Start of Selected extract

A January 2013 World Bank briefing on ‘Children
in Emergency and Crisis Situations’, says:
“The use of girls [by armed forces] has
been confirmed in Democratic Republic of Congo, Uganda and West
Africa.”
It is estimated that many of the child soldiers
are girls and they are often used as 'wives' (i.e. sex slaves) of
the male combatants. DRC has been described as the ‘rape capital
of the world’.
About 40% of the hundreds of thousands of child
soldiers scattered across the world’s war torn areas today
are thought to be girls, but the numbers of girls enrolling in ‘child
soldier rehabilitation programs’ is less than 5%.
Women face a compound burden, research has shown that they are more
likely to suffer depression, anxiety, and post-traumatic stress
disorder, compared with boy soldiers.

End of Selected extract
Start of Supplied records

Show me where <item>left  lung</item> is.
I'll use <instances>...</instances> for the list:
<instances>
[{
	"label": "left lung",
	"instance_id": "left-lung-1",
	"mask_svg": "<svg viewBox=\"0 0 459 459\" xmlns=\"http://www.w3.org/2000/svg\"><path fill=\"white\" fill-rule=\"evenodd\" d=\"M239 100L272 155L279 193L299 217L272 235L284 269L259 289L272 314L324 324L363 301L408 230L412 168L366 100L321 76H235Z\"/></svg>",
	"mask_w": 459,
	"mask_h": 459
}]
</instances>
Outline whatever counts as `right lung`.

End of Supplied records

Task instructions:
- a) Tally the lines of the entries that contain the string "lung", and give only that number.
- b) Continue the passage on girl child soldiers, starting right after its last sentence.

Responses per task:
- a) 4

- b)
Worse still when these traumatized young women return
to their communities, having had unwanted pregnancies during their
times with rebel groups, they face the double stigma of having participated
in violence sometimes their own village or family and being seen
as ‘impure,’ and not suitable for marriage.
Statistics show that:
70% had witnessed beatings or torture.
63% had witnessed violent death.
77% saw stabbings, chopping, and shooting close-up.
62% had been beaten by armed forces.
39% had been regularly forced to take drugs such as marijuana and
cocaine.
45% of girls and 5 percent of boys had been raped by their captors.
27% had killed or injured others during the war.